Format the items below as a Markdown table with the columns "Row" and "Line", starting at the line that contains "Is (x=901, y=301)" and ending at the last line of the items, leaving out blank lines.

Source data
-- Start --

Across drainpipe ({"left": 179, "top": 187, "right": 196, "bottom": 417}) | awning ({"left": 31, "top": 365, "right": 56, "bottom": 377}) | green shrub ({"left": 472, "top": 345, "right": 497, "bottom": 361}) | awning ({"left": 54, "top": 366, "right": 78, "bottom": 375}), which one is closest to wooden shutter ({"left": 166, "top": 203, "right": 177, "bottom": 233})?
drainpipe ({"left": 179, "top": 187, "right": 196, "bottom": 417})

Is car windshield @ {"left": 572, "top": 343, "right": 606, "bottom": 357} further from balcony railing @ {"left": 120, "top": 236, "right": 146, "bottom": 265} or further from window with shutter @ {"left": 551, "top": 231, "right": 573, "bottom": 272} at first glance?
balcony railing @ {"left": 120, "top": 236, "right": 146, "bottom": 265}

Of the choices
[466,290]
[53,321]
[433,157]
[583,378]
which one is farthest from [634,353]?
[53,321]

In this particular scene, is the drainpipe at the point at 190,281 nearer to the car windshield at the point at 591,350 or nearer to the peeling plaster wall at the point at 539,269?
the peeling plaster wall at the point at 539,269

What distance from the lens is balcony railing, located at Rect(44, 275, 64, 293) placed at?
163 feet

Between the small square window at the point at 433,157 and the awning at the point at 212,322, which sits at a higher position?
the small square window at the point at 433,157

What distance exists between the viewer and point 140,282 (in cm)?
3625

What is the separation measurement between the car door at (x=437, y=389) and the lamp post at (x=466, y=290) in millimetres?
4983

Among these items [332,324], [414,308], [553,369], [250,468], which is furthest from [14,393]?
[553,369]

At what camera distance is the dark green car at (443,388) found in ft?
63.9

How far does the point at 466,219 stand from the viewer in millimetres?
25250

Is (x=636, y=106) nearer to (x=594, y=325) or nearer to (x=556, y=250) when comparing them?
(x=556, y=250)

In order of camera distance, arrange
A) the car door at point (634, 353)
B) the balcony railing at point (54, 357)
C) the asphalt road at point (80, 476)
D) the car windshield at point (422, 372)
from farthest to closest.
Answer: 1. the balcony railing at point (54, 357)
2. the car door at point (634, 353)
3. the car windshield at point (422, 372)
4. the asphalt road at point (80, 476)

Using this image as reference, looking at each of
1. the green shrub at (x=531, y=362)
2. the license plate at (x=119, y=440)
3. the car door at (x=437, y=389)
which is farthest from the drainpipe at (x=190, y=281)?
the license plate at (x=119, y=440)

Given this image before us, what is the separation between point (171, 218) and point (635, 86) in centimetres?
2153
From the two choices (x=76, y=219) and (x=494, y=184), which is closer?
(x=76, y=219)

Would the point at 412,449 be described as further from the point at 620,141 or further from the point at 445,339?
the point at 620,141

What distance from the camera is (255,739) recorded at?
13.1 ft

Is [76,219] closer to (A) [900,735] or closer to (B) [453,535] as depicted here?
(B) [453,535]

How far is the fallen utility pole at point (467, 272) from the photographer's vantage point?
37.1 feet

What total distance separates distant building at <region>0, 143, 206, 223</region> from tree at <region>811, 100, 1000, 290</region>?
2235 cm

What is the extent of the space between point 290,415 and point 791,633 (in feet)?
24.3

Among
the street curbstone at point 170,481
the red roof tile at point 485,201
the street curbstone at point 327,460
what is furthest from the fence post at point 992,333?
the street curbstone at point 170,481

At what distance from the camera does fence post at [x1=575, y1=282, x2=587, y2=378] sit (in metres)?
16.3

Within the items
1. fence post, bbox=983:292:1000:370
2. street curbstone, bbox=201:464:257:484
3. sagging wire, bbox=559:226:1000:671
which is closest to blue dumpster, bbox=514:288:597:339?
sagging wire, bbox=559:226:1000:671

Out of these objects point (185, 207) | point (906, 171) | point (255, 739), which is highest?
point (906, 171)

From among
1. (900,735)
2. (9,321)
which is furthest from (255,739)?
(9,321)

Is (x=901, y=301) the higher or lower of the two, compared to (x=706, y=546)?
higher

-- End --

» SOLVED EXERCISE:
| Row | Line |
|---|---|
| 1 | Is (x=901, y=301) the higher or lower of the two, compared to (x=706, y=546)? |
| 2 | higher |